Hi,
I’m modernising my previous analysis ready for some detector studies and like the built in cluster submission and file bookkeeping available in the standard stage1.py etc kind of analysis steps like in the mH-recoil/mumu
examples. Is it possible to take advantage of this as well in other kinds of analysis steps.
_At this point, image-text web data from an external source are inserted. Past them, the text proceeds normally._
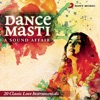 Dance Masti - A Sound Affair (Instrumental)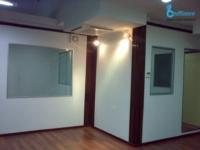 Office Renovation at Ubi Techno Park - 4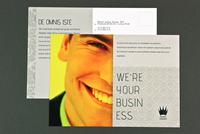 General Corporate Business Postcard Template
For example I use a BDT for some selection so have a step where I first pickle some files
from config import train_var_lists
def run(input_files, vars_list):
import uproot
print("input_files: ", input_files)
for inf in input_files:
print(inf)
output_file = inf.replace("/stage1", "/stage1_pickles").replace(".root", ".pkl")
#df = uproot.concatenate(inf+":events", library="pd", how="zip", filter_name=vars_list )
df = uproot.open(inf).get("events").pandas.df(vars_list)
df.to_pickle(output_file)
def main():
import argparse
parser = argparse.ArgumentParser(description="Applies preselection cuts", formatter_class=argparse.ArgumentDefaultsHelpFormatter)
parser.add_argument('--input', nargs="+", required=True, help='Select the input file(s).')
#parser.add_argument('--output', type=str, required=True, help='Select the output file.')
parser.add_argument('--vars', type=str, required=True, help='Select the variables to keep, e.g "train_vars_vtx", "train_vars_stage2"')
args = parser.parse_args()
assert( args.vars in train_var_lists.keys() )
run(args.input, vars_list=train_var_lists[args.vars][args.decay])
if __name__ == '__main__':
main()
I guess I could edit this to be similar to mH-recoil/mumu/analysis_final.py
but it’s not obvious to me how to handle controlling which file gets opened etc… Is this possible or would I have to rely on my own bookkeeping and cluster submission?